One strong contender is Joe Lhota, the former Metropolitan Transportation Authority chairman, who formally announced by Twitter that he had entered the race as a Republican candidate. Around that same time, a Quinnipiac University poll found that he’d get 23 percent of the vote—more than all the other, “largely unknown” (read: unbranded), candidates combined. (Admittedly, “Undecided” got an even greater share, at 53 percent, and the pollsters found that he’d likely lose to the Democratic candidate.) And Lhota got the endorsement of “America’s Mayor” Giuliani (a branding/nickname from his heroic response to 9/11) more than a month before he even threw his hat in the ring, with Giuliani saying, “He’d be exactly what New York City needs.”
It’s worth pointing out that Lhota was a deputy mayor during Giuliani’s administration and worked side by side with him to help the city recover from the tragic terrorist attacks. Not that he did any of the difficult things he did in order to polish his image or medial profile, but that’s a powerful thing to have as part of your personal brand story.
In a city as profoundly Democratic as New York, however, Giuliani is likely not a brand any candidate wants his own brand to be too closely associated with. Although Lhota was seen as a voice of reason in that Republican administration and was one of few Giuliani officials who was praised in the liberal Village Voice, his tenure turned out to be a mixed blessing. Perhaps that’s why Lhota has already gone on the offense, telling New York, “I am not a tool of Rudy Giuliani,” in an article that describes him as “a forceful personality, an independent thinker, very much his own man.”
After Giuliani left office, Lhota landed in the private sector, working at Cablevision and Madison Square Garden (and battling lymphoma, another unfortunate event that happens to add sympathy to his personal brand). He went back into public service when Governor Andrew Cuomo charged him in 2011 with running New York City’s sprawling transit system.
Lhota spent his first months trying to untangle the MTA’s finances, then Hurricane Sandy hit, drowning the subway system. Tunnels were flooded floor to ceiling, and it was assumed they’d be out of service for weeks, if not months.
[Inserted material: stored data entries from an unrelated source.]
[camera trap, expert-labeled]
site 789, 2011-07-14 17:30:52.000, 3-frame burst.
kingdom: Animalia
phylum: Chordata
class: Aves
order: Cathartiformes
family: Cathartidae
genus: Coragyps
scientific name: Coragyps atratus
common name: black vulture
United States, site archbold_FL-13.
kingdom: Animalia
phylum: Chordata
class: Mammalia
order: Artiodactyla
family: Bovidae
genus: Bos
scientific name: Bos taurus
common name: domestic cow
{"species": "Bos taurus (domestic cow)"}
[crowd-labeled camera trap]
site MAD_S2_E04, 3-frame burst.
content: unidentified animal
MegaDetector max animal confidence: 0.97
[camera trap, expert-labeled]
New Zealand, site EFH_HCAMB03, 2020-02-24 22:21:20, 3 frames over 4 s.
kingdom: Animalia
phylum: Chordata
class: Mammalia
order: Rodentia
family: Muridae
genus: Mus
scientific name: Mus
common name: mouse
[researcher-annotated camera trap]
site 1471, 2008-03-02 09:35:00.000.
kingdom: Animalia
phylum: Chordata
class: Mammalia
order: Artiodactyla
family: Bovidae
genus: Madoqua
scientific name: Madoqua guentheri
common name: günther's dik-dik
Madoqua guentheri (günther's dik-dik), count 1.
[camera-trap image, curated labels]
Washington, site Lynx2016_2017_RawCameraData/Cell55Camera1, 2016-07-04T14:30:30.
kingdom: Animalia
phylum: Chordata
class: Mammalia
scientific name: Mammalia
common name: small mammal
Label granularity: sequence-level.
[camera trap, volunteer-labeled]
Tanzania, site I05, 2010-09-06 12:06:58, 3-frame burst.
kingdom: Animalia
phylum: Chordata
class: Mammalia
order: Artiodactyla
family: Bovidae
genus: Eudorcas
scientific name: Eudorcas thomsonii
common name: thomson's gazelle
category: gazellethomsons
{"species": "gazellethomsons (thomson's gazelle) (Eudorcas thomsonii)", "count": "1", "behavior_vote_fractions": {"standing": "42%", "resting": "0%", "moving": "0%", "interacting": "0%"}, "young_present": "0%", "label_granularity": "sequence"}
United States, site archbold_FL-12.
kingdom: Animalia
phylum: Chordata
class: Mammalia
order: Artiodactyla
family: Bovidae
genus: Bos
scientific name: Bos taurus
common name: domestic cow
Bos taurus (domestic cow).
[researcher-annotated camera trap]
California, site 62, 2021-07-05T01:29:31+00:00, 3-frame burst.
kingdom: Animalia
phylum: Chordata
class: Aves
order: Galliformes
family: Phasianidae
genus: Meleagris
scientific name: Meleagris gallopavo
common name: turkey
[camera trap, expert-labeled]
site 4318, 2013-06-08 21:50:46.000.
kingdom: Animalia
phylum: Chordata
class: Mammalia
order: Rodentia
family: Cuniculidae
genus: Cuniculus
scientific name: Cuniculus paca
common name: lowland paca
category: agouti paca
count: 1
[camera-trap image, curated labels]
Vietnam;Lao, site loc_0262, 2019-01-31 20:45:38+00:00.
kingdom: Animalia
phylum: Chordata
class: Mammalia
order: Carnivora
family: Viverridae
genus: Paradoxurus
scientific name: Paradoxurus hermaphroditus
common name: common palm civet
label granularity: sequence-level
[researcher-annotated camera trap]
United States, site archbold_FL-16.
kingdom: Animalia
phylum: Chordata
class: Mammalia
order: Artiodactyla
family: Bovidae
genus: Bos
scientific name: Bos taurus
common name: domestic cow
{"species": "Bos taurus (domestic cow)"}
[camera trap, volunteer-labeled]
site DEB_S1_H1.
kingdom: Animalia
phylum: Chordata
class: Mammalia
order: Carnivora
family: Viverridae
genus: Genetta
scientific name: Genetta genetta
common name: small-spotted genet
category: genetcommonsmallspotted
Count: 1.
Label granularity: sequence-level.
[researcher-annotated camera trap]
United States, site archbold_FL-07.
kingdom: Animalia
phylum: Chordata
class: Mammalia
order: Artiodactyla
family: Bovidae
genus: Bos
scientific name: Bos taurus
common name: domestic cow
Lhota oversaw the authority’s remarkable response—getting every line up and running again (if not quite the full route) less than two weeks after the storm and, equally important, communicating constantly with riders about the status of the restoration on the MTA’s website and Twitter feed.
New Yorkers respect him for that, and Mr. Fixed the Subways is a solid brand to have. But then again, New Yorkers loathe the MTA in general (and the latest in a long line of fare hikes, going into effect in March, is likely to make things worse). That’s not a brand most politicians would want to be too closely aligned with.
So the challenge for Lhota will be building a brand that simultaneously plays up his achievements and heroism, both with Giuliani and with the MTA, and distances himself from his organizations. It’s a delicate balancing act, and I’ll be eager to see how well he pulls it off.
And there’s another wrinkle: Even though Lhota is insisting he wouldn’t be Giuliani 2.0 and is playing up his “willingness and openness to talk to everyone everywhere in the city” (a key part of all successful personal brands these days), as he told the New York Daily News, there’s a brand story in development here for Rudy as well. If his onetime deputy, who has Giuliani’s strong endorsement, wins, how could that not reflect positively on his own mayoral legacy?
Now just a few weeks after the death of Ed Koch, who turned mayor of New York City into a global brand, it’s almost sacrilegious to debate mayoral branding. And yet, he’d be the first one to be reminding everyone in the field: Ask ’em how you’re doin’.